Work request: Carry on the forum thread about stray dogs and fencing to protect goats, starting right after its last line.

Text under study:
+ + +

I am so sorry! we have dog problems here as well. We haven't gotten a good shot at one yet, but we get a lot of strays and we also have an irresponsible neighbor.  I always pray my 2 jewl fencer with predator control spacing on my high tensil fence will be enough to keep out the strays. We have a dog in our yard that goes nuts whenever anything is out of place. Sometimes she is annoying lol! But she does a great job!


----------



## lissablack (Nov 30, 2009)

It's raining. That is an event here, and everything hides. Dogs too. Hopefully I will be able to sleep. I had to unplug some of the lights. But there are still a lot of lights where my girls are. I will never ignore my dog again.


----------



## toth boer goats (Jul 20, 2008)

I am so sorry...praying that you catch them..... :hug:


----------



## DDFN (Jul 31, 2011)

So sorry for your loss. I have my fencing set up in a kidding lot with electric top and bottom. I hope your fencing guy can get you set up. I do know they have the chain link clips for electric. We just run the solar fence charger from the horse field over to the goat field. We also have a LGD for the goats and a Llama for the sheep. I hope they don't come back!


----------



## iddybit acres (Feb 18, 2011)

+ + +

Data for analysis:

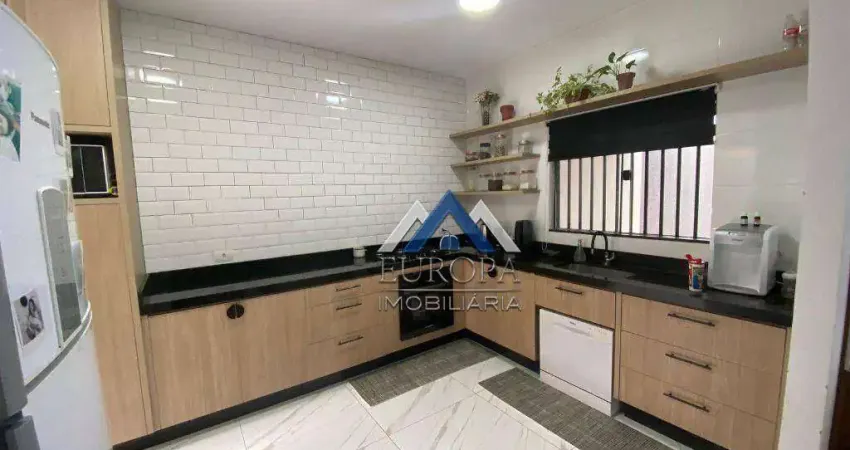 Casa com 3 dormitórios à venda, 90 m² por r$ 380.000,00 - columbia - londrina/pr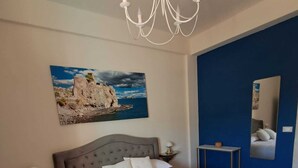 1 chambre, Wi-Fi, literie fournie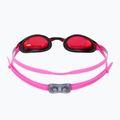Occhialini da nuoto aquaFeel Glide Mirrored rosso 4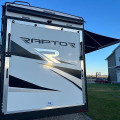 2025 Raptor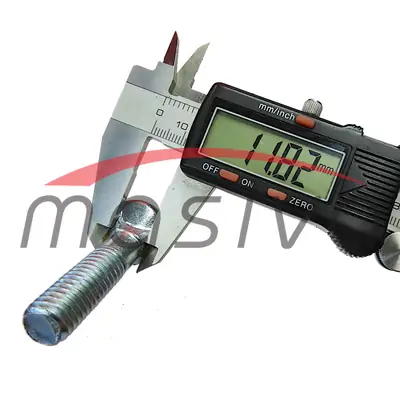 VIJAK RAONIKA M 12 X 45, 10,9 S MATICOM-2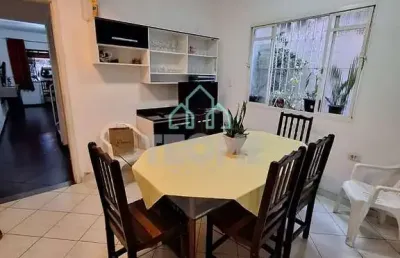 Sobrado com 3 dormitórios à venda, 125 m² por r$ 320.000,00 - residencial novo horizonte - taubaté/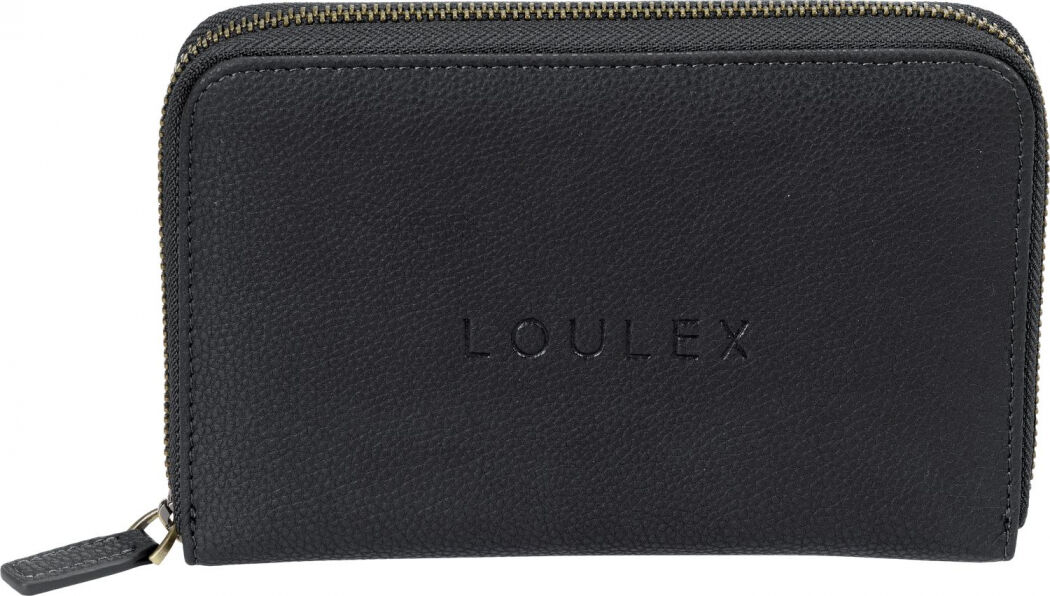 Portefeuille Loulex SD noir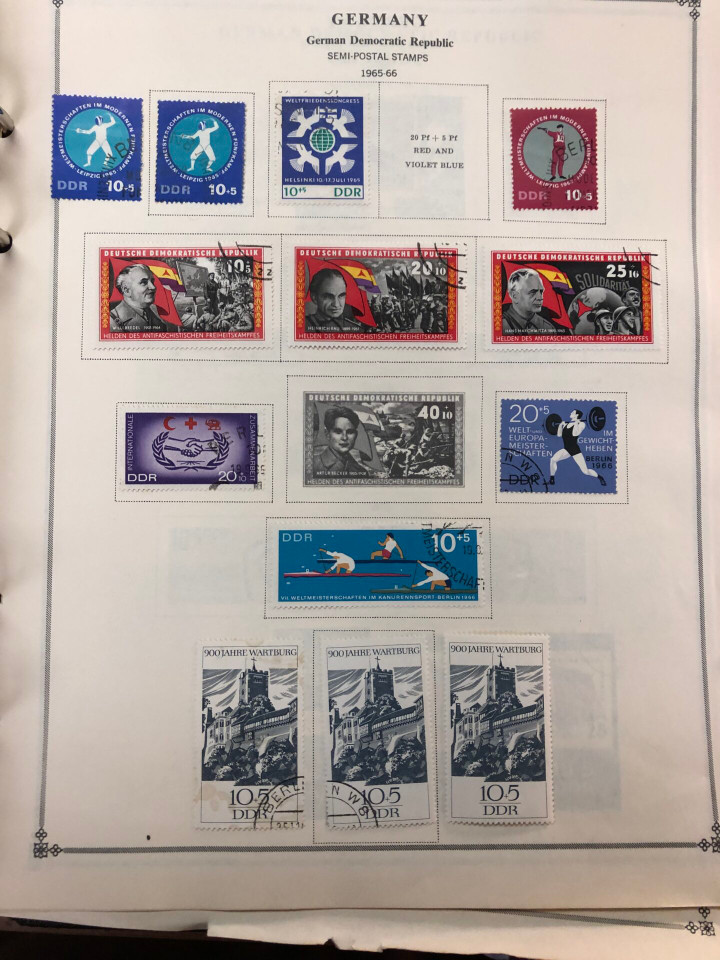 GERMAN DEMOCRATIC REPUBLIC – 426260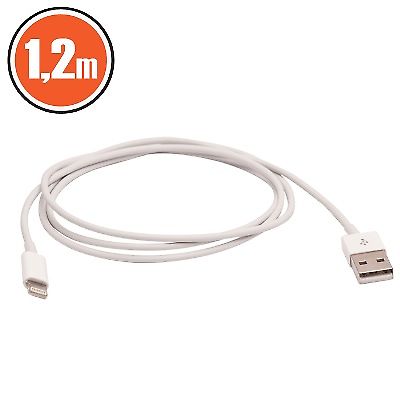 Adat+tltkbel USB A-Iphone lighting-1m 2:1 55443I-WH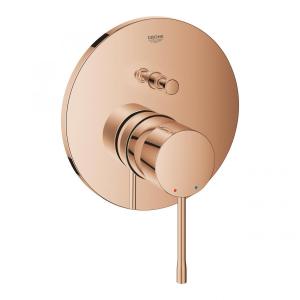 GROHE Bateria do obsługi 2 wyjść warm sunset 48h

+ + +

Answer for this exercise:
So sorry to hear this :hug: My lab just went off about a half hour ago and sure enough the wolf was back! Hubby shot in the air and he ran to the edge of the field! All mine are locked up and not very happy about it!


----------



## dixiegirl3179 (Jan 20, 2010)

I am so sorry! I had almost the exact thing happen to me twice since right before Thanksgiving, the only realy difference was the number of goats lost. The second time we had added hotwire, but it got shorted out by the goats pushing the fence against it. It's such a horrible feeling. My outside dogs went nuts as well and I ignored them for a while because I had just been out there and thought they just wanted me to let them out of their pen. When I finally checked I found the dogs in the buck pen but didn't know they had killed anything and they were gone by the time I came back with my brother. That's when we discovered the does had been killed. The came back the same night and killed my bucks and my calf. We never found them or who they belonged to, but 2 months later we woke up to 4 more dead goats. Sigh. I'm making sure I have Fort Knox out there before I put the new kids in the pen.


----------



## TexasRanger (Feb 2, 2010)

RIP, poor goaties.  :angelgoat:


----------



## Goat Song (May 4, 2011)

Oh how terrible that must have been when you found them!!!   I am so sorry, and I wish I could give you a big hug. :hug: I have zero tolerance for other people's dogs near my livestock, and I stick to the SSS tactic. Glad to hear that one of the dogs has gone that route.


----------



## LuvmyGoaties (Mar 9, 2010)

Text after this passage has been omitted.